== DATA SECTION ==
==================================================

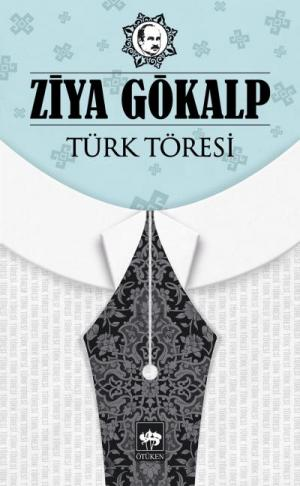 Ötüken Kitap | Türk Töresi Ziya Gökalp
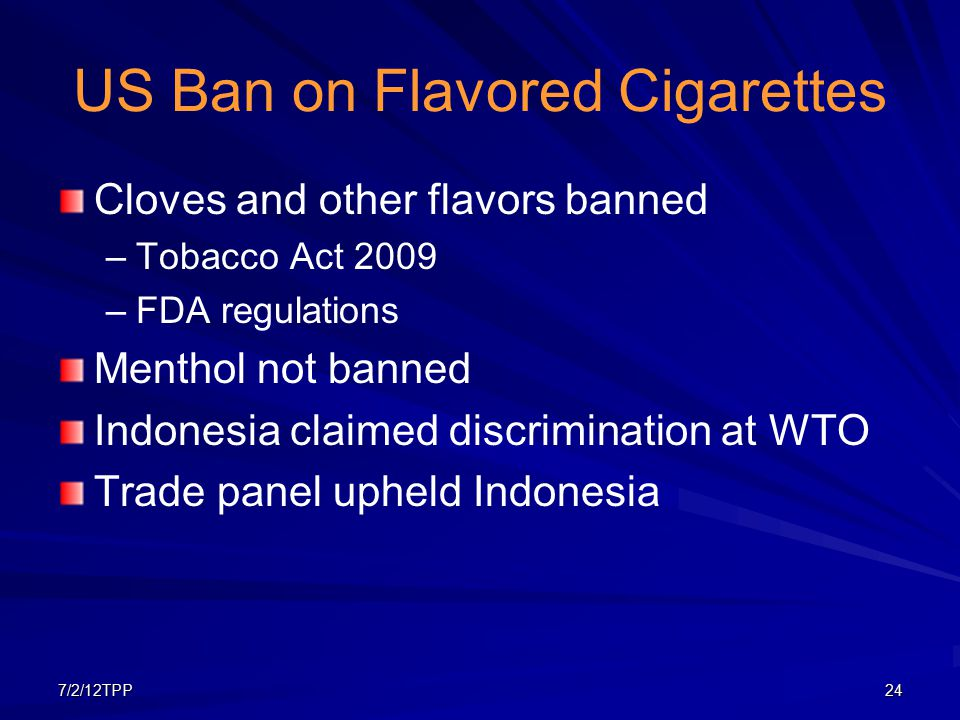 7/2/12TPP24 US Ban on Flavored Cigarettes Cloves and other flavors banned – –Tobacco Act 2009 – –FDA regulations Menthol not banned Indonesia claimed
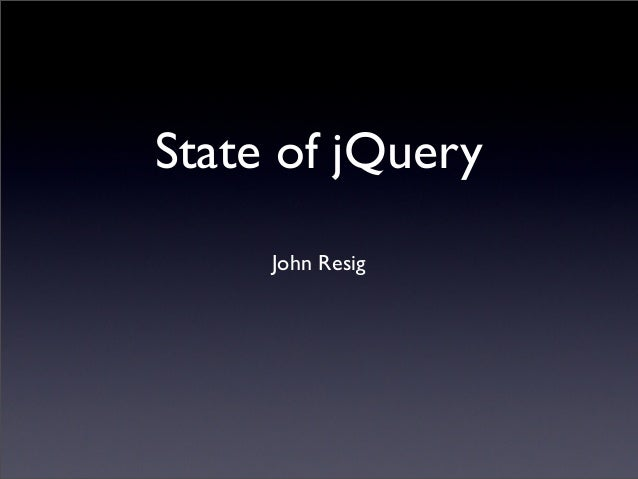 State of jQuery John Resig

==================================================

Produce an exact copy of each line of data, skipping embedded images.

== YOUR SOLUTION ==
 Ötüken Kitap | Türk Töresi Ziya Gökalp
 7/2/12TPP24 US Ban on Flavored Cigarettes Cloves and other flavors banned – –Tobacco Act 2009 – –FDA regulations Menthol not banned Indonesia claimed
 State of jQuery John Resig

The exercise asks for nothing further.